|I was not quite twenty-four years old when I
surrendered my life to the Lord Jesus Christ. I had always
believed in God for as far back as I could remember. I first became
conscious of the Lord when I was about five years old and one night
there was a tremendous meteor shower. All of the neighbors were
out in their yards as were we, watching in awe at the spectacular
sight. To my five-year-old mind, it seemed as if the stars were
falling and I was afraid and began to cry. My grandmother was
visiting us at the time and noticed that I was crying. She
came over to me, knelt down and asked, “Johnny, why are you
crying?” I told her I was afraid because the stars were
falling. She then told me to not be afraid because it was just a
sign in the heavens that the Lord Jesus was coming back for His
people. From that day on, I believed that Jesus would return one
day to take His people home.
As I grew older, I continued to have faith in Jesus. Although we did not go to church, my mother told me that whatever else I did, to never deny that Jesus was Lord. Although I did not fully understand what that meant, I never did, even into my teen years and beyond, deny that Jesus was Lord.

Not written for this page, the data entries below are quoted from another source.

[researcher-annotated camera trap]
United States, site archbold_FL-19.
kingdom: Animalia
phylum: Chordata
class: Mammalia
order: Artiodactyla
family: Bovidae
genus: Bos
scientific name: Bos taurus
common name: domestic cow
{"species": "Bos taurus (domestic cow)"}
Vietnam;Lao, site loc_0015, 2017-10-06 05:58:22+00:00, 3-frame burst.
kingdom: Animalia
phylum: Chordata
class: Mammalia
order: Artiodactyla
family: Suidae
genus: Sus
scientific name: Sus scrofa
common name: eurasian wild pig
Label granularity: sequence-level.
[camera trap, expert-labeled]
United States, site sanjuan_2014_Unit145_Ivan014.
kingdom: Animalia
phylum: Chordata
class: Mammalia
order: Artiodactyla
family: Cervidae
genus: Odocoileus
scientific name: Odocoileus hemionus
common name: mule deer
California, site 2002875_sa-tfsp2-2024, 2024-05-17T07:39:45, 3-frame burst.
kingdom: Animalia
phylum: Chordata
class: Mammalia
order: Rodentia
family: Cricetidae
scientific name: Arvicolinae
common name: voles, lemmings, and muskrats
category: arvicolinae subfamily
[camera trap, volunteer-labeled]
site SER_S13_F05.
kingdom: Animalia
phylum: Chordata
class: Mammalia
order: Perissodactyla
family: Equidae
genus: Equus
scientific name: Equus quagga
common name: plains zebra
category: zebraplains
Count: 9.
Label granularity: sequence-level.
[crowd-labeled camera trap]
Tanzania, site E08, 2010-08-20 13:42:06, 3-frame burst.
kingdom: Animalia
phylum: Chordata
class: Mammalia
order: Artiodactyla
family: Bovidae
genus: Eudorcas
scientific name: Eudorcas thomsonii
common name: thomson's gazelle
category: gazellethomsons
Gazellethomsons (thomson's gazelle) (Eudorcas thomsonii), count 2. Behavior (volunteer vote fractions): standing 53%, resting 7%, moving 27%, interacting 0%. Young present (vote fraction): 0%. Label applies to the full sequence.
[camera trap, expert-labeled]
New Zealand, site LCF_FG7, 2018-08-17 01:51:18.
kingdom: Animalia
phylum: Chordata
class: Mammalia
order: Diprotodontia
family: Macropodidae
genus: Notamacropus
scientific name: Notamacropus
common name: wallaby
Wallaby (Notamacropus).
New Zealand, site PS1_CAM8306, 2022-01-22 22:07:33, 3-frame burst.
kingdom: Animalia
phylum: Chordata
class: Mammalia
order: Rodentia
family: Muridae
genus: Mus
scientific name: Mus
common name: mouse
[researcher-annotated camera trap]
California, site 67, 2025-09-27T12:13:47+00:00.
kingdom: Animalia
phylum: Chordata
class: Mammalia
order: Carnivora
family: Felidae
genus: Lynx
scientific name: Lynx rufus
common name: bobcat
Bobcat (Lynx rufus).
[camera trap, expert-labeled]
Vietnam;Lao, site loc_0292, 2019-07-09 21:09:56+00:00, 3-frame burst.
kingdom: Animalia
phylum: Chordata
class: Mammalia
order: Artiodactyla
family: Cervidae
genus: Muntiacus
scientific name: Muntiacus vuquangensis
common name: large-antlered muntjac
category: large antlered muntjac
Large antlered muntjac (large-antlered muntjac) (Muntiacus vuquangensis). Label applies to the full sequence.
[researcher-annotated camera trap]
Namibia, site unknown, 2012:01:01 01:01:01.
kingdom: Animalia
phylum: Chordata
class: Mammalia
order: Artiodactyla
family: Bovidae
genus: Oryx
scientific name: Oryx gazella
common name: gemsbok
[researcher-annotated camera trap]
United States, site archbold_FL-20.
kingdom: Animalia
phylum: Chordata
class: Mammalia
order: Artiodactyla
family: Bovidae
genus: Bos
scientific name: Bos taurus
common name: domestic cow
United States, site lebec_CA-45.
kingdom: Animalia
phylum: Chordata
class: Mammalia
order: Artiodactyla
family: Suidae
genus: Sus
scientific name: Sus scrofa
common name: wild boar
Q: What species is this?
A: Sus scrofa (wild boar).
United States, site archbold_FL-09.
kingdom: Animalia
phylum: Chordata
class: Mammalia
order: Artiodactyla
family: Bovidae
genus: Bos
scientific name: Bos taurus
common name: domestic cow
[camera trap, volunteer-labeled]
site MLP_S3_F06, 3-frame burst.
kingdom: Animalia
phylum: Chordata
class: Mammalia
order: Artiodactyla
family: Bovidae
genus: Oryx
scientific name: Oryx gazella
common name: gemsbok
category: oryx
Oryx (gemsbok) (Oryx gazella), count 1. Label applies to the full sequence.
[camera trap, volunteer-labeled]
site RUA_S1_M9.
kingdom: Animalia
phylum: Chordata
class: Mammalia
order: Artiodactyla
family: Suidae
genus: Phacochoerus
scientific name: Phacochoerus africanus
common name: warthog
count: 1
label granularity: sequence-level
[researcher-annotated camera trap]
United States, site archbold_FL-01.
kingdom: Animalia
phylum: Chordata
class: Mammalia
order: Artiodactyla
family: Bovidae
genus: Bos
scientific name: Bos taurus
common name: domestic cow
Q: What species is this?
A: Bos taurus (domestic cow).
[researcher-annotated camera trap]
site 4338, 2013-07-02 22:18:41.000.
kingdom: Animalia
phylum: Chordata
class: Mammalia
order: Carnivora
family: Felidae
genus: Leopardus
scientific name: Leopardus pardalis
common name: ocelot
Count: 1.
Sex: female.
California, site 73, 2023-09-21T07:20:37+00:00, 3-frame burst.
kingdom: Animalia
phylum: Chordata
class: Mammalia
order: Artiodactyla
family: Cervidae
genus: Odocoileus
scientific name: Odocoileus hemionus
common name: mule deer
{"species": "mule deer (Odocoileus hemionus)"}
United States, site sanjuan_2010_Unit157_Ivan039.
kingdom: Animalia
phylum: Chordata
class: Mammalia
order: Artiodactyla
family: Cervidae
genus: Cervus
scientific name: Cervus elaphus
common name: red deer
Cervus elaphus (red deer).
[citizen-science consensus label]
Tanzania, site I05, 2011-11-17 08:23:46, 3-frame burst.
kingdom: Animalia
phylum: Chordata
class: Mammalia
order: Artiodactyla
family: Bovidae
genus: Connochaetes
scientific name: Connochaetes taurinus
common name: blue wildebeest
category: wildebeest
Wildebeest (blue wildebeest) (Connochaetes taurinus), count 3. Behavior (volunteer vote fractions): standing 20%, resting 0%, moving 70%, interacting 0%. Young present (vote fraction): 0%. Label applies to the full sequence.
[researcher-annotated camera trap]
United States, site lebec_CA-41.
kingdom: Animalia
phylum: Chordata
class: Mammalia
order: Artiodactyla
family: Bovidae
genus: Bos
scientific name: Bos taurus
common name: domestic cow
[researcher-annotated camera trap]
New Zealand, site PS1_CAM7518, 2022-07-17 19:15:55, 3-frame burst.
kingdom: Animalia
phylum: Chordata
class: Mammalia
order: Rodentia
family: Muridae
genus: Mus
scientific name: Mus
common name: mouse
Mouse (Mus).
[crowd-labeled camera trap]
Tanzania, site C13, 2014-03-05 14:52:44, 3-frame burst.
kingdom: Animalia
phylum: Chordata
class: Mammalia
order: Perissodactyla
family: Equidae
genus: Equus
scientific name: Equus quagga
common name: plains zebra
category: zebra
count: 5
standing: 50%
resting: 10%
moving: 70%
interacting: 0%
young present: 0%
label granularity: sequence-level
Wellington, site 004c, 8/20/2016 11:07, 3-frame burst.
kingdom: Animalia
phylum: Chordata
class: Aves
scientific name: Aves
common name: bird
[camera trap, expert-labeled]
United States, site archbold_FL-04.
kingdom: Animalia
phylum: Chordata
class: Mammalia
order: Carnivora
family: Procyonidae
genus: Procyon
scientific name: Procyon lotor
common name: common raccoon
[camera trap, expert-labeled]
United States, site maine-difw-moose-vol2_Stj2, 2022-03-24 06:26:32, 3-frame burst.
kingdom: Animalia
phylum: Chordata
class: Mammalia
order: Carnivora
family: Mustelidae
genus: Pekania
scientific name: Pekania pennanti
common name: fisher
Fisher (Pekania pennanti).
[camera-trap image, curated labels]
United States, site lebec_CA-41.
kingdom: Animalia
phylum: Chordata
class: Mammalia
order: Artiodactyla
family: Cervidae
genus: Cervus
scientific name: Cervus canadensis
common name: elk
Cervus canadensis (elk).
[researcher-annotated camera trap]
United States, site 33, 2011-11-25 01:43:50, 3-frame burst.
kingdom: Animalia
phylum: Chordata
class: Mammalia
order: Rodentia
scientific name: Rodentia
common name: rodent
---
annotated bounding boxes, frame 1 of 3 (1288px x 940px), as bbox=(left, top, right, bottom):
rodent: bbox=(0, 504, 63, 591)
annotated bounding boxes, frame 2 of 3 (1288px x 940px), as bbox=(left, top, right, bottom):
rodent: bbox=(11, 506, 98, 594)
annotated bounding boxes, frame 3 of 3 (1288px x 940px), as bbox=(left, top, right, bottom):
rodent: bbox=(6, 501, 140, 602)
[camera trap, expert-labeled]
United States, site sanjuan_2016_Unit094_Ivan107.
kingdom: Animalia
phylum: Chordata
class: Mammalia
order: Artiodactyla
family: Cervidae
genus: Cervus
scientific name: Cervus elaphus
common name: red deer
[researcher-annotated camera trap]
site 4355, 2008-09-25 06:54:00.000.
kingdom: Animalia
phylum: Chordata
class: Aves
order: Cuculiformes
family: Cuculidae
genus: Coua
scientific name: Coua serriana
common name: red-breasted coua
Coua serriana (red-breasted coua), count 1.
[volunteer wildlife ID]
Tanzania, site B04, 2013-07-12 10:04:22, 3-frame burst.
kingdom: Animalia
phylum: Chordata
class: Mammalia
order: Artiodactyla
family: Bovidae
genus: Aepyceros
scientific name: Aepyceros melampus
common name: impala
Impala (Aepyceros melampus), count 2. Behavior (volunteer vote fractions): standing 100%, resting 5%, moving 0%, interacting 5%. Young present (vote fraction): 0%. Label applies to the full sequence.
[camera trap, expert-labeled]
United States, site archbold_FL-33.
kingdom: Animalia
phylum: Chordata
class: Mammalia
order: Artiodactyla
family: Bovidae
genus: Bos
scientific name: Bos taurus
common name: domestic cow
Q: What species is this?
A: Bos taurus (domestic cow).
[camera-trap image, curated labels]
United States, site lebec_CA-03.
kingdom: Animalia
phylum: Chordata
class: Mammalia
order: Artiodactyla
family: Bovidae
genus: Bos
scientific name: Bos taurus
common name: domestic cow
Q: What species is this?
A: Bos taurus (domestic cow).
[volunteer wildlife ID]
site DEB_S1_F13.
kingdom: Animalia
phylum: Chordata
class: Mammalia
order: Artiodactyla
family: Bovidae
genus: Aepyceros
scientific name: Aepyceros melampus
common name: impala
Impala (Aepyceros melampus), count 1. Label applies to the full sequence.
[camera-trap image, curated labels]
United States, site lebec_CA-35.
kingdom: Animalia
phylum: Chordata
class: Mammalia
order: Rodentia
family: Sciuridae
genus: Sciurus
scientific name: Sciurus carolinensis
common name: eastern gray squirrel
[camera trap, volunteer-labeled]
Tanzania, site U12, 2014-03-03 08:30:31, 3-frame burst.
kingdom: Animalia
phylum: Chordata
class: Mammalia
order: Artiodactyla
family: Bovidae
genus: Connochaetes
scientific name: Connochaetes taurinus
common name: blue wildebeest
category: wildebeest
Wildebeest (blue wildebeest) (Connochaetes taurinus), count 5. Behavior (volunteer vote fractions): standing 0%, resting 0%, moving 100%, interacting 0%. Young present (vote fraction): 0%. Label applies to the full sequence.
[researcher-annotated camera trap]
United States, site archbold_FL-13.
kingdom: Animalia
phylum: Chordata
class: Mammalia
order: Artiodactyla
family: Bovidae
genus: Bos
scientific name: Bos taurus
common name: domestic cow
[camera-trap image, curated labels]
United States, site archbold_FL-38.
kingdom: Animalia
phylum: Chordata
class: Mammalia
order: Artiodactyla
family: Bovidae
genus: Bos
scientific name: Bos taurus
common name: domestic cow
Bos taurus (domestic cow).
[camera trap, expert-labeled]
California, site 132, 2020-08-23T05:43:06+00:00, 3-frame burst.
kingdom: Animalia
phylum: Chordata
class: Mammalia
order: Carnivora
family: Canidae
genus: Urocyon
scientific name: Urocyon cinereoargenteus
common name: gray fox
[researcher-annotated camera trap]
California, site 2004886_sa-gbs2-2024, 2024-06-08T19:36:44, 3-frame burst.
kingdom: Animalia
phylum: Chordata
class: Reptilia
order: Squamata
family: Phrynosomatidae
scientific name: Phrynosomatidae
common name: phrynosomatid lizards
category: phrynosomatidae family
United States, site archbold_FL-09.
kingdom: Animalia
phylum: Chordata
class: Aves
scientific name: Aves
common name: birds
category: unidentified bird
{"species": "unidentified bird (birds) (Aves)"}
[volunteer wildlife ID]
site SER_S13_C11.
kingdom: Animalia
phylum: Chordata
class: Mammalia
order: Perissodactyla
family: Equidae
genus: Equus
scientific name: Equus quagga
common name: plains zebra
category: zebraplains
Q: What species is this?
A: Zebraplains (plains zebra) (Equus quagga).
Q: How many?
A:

As I entered into my teen years, I began to rebel against life. I became profane in my language and I thought that people were all hypocrites or as I phrased it, “plastic.” I included myself in my assessment. I began to smoke cigarettes at age thirteen and continued to do so until my conversion. When I was seventeen, I quit school and joined the Army. While in the army, I really learned how to curse and swear. I became so used to using bad language that before I knew it, I could not carry on a conversation without four-letter words coming out of my mouth. I tried to stop using bad language after a couple of times when I used it in front of my mother or a friend’s mother, but couldn’t. My whole thought process was full of profanity and cursing.
I was about twenty-two years old and had lived in the Seattle and Los Angeles areas for a year or two, trying to find some meaning to my life. One time, while driving through Oregon on the new interstate highway to Los Angeles, the thought occurred to me that if this was all there was to life it was not worth living. I considered just turning my wheel to the left, crossing the median strip and ending my life right there. Then the thought crossed my mind, “and what then?” I knew that I would face God in judgment and was not ready, so I drove on. During those years, I was convinced of two things: God was a holy God and I was an unholy person, who God could never love.
At the age of twenty-three years I moved back to my parent’s home in Puyallup, Washington. Shortly after moving home, in June of 1965, I had been out with a friend at the motorcycle races drinking. A college professor by the name of Timothy Leary had recently begun telling college student to “tune in, turn on and drop out” with the drug LSD. Although not a college student, I was no doubt on a fast track to do just that. It was a Monday morning; I was not working and was sitting alone in my mother’s kitchen reading an article in the Reader’s Digest. The article was about a woman named Jeane Dixon, who professed to have the gift of prophecy. I was not particularly interested in that sort of thing, but the article told of her various pronouncements that had come to pass, and of what she professed the future would hold.